### EXERCISE REQUIREMENTS
Can you repeat every one of these items word for word, without changing anything?

Stored items from a collection:
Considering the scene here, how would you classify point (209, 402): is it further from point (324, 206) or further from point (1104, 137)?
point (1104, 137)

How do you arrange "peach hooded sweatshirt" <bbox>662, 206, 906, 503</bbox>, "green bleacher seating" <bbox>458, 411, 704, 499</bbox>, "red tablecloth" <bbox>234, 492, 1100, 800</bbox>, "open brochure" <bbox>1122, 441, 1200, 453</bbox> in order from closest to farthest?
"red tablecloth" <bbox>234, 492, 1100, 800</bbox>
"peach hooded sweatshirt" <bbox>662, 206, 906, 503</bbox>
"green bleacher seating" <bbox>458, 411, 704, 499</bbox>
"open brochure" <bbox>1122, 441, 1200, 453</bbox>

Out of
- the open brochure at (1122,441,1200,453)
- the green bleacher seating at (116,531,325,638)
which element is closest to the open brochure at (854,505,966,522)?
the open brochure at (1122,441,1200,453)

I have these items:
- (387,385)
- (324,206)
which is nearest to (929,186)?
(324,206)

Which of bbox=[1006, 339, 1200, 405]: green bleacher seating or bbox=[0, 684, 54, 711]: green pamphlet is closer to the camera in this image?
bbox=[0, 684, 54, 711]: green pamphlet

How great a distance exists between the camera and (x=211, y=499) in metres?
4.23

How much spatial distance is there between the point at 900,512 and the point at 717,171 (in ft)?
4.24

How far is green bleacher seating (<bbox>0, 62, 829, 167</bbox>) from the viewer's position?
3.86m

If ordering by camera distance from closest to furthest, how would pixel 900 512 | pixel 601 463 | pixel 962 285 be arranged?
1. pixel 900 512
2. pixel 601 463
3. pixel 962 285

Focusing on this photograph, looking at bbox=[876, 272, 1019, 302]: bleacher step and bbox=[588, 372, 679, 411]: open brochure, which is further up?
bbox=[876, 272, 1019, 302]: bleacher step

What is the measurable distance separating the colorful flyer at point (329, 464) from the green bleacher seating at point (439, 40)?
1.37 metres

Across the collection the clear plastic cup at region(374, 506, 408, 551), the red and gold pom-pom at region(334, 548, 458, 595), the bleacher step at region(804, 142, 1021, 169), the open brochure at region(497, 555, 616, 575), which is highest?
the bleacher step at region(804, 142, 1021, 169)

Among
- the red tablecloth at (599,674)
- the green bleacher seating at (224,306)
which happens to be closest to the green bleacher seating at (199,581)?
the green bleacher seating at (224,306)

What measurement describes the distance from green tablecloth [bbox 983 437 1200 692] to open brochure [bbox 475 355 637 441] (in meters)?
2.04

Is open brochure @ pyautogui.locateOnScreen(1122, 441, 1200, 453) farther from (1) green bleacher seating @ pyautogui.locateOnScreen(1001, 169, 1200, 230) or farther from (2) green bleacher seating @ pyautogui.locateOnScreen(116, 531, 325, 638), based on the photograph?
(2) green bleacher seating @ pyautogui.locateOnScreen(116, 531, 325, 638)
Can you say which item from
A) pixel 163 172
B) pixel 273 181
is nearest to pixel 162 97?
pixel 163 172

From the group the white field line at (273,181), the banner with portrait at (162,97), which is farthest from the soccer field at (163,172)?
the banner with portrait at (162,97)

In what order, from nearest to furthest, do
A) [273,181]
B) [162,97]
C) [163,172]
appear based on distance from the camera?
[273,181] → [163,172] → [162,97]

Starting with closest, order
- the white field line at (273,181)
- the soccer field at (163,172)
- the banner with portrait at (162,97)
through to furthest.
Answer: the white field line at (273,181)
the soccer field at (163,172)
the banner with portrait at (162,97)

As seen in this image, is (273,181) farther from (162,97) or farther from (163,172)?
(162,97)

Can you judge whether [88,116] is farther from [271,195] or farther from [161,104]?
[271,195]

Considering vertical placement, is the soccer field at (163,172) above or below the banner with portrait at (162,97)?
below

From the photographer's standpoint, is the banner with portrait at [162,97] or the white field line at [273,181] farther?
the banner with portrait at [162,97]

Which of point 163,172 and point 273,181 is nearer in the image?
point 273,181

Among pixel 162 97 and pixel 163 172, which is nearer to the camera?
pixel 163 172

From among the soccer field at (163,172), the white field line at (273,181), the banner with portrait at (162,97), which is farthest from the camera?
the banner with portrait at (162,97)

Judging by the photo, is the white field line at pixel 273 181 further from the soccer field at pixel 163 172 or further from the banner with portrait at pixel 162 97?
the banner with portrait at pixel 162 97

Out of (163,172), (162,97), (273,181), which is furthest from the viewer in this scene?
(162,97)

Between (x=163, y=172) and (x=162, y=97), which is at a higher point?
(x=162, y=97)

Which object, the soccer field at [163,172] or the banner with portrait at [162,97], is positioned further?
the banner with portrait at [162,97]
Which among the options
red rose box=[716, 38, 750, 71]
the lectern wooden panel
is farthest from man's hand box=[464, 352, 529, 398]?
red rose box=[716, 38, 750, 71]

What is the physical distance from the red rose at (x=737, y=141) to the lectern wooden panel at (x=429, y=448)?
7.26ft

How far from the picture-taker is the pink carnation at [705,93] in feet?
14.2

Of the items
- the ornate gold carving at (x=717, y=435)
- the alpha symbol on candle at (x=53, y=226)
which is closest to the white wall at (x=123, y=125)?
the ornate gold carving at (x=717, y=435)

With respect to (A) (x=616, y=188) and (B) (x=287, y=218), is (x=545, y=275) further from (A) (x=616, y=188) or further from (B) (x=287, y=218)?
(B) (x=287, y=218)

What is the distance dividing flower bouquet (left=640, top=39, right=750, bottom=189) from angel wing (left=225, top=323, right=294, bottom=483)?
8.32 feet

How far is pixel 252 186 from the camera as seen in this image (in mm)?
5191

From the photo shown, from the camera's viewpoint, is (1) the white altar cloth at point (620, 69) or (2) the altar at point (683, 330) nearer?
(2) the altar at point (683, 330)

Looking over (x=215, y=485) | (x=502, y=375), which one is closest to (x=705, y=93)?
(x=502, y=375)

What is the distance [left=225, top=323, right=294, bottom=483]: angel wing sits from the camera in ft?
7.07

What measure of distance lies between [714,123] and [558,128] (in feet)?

### RESULT
Considering the scene here, how would you classify point (209, 402): is it further from point (324, 206) or further from point (1104, 137)?
point (1104, 137)

How do you arrange "peach hooded sweatshirt" <bbox>662, 206, 906, 503</bbox>, "green bleacher seating" <bbox>458, 411, 704, 499</bbox>, "red tablecloth" <bbox>234, 492, 1100, 800</bbox>, "open brochure" <bbox>1122, 441, 1200, 453</bbox> in order from closest to farthest?
"red tablecloth" <bbox>234, 492, 1100, 800</bbox>
"peach hooded sweatshirt" <bbox>662, 206, 906, 503</bbox>
"green bleacher seating" <bbox>458, 411, 704, 499</bbox>
"open brochure" <bbox>1122, 441, 1200, 453</bbox>

Out of
- the open brochure at (1122,441,1200,453)
- the green bleacher seating at (116,531,325,638)
which element is closest to the open brochure at (854,505,966,522)?
the open brochure at (1122,441,1200,453)

I have these items:
- (387,385)
- (324,206)
which is nearest to (929,186)?
(324,206)

Which of bbox=[1006, 339, 1200, 405]: green bleacher seating or bbox=[0, 684, 54, 711]: green pamphlet is closer to the camera in this image?
bbox=[0, 684, 54, 711]: green pamphlet

How great a distance exists between the camera and (x=211, y=499) in metres?
4.23

How much spatial distance is there between the point at 900,512 and the point at 717,171 (in ft)?
4.24

How far is green bleacher seating (<bbox>0, 62, 829, 167</bbox>) from the viewer's position?
3.86m

If ordering by camera distance from closest to furthest, how would pixel 900 512 | pixel 601 463 | pixel 962 285 be arranged?
1. pixel 900 512
2. pixel 601 463
3. pixel 962 285

Focusing on this photograph, looking at bbox=[876, 272, 1019, 302]: bleacher step and bbox=[588, 372, 679, 411]: open brochure, which is further up?
bbox=[876, 272, 1019, 302]: bleacher step

What is the measurable distance separating the colorful flyer at point (329, 464) from the green bleacher seating at point (439, 40)?
1.37 metres

Across the collection the clear plastic cup at region(374, 506, 408, 551), the red and gold pom-pom at region(334, 548, 458, 595), the bleacher step at region(804, 142, 1021, 169), the open brochure at region(497, 555, 616, 575), which is highest?
the bleacher step at region(804, 142, 1021, 169)

Among
- the red tablecloth at (599,674)
- the green bleacher seating at (224,306)
which happens to be closest to the green bleacher seating at (199,581)?
the green bleacher seating at (224,306)

What measurement describes the distance from green tablecloth [bbox 983 437 1200 692] to open brochure [bbox 475 355 637 441] (in meters)?
2.04

Is open brochure @ pyautogui.locateOnScreen(1122, 441, 1200, 453) farther from (1) green bleacher seating @ pyautogui.locateOnScreen(1001, 169, 1200, 230) or farther from (2) green bleacher seating @ pyautogui.locateOnScreen(116, 531, 325, 638), based on the photograph?
(2) green bleacher seating @ pyautogui.locateOnScreen(116, 531, 325, 638)
Can you say which item from
A) pixel 163 172
B) pixel 273 181
is nearest to pixel 162 97?
pixel 163 172

From the group the white field line at (273,181), the banner with portrait at (162,97), which is farthest from the soccer field at (163,172)?
the banner with portrait at (162,97)

In what order, from nearest to furthest, do
A) [273,181]
B) [162,97]
C) [163,172]
appear based on distance from the camera?
[273,181] → [163,172] → [162,97]

Starting with closest, order
- the white field line at (273,181)
- the soccer field at (163,172)
- the banner with portrait at (162,97)
through to furthest.
Answer: the white field line at (273,181)
the soccer field at (163,172)
the banner with portrait at (162,97)

As seen in this image, is (273,181) farther from (162,97) or farther from (163,172)?
(162,97)

Can you judge whether [88,116] is farther from [271,195] or farther from [161,104]?
[271,195]

Considering vertical placement, is the soccer field at (163,172) above or below the banner with portrait at (162,97)?
below

From the photographer's standpoint, is the banner with portrait at [162,97] or the white field line at [273,181] farther?
the banner with portrait at [162,97]

Which of point 163,172 and point 273,181 is nearer in the image?
point 273,181

Among pixel 162 97 and pixel 163 172, which is nearer to the camera?
pixel 163 172

From among the soccer field at (163,172), the white field line at (273,181), the banner with portrait at (162,97), which is farthest from the camera?
the banner with portrait at (162,97)

Judging by the photo, is the white field line at pixel 273 181 further from the soccer field at pixel 163 172 or further from the banner with portrait at pixel 162 97?
the banner with portrait at pixel 162 97

Out of (163,172), (162,97), (273,181), which is furthest from the viewer in this scene?
(162,97)

Between (x=163, y=172) and (x=162, y=97), which is at a higher point?
(x=162, y=97)

Which object, the soccer field at [163,172] or the banner with portrait at [162,97], is positioned further?
the banner with portrait at [162,97]
Which among the options
red rose box=[716, 38, 750, 71]
the lectern wooden panel
is farthest from man's hand box=[464, 352, 529, 398]?
red rose box=[716, 38, 750, 71]

What is the physical distance from the red rose at (x=737, y=141) to the lectern wooden panel at (x=429, y=448)?
7.26ft

How far from the picture-taker is the pink carnation at [705,93] in feet?
14.2

Of the items
- the ornate gold carving at (x=717, y=435)
- the alpha symbol on candle at (x=53, y=226)
which is closest to the white wall at (x=123, y=125)?
the ornate gold carving at (x=717, y=435)

With respect to (A) (x=616, y=188) and (B) (x=287, y=218), is (x=545, y=275) further from (A) (x=616, y=188) or further from (B) (x=287, y=218)?
(B) (x=287, y=218)

What is the distance dividing flower bouquet (left=640, top=39, right=750, bottom=189) from angel wing (left=225, top=323, right=294, bottom=483)?
8.32 feet

How far is pixel 252 186 from the camera as seen in this image (in mm)?
5191

From the photo shown, from the camera's viewpoint, is (1) the white altar cloth at point (620, 69) or (2) the altar at point (683, 330) nearer?
(2) the altar at point (683, 330)

Looking over (x=215, y=485) | (x=502, y=375), which one is closest to (x=705, y=93)?
(x=502, y=375)

What is the distance [left=225, top=323, right=294, bottom=483]: angel wing sits from the camera in ft?
7.07

What measure of distance lies between [714,123] and [558,128] (in feet)?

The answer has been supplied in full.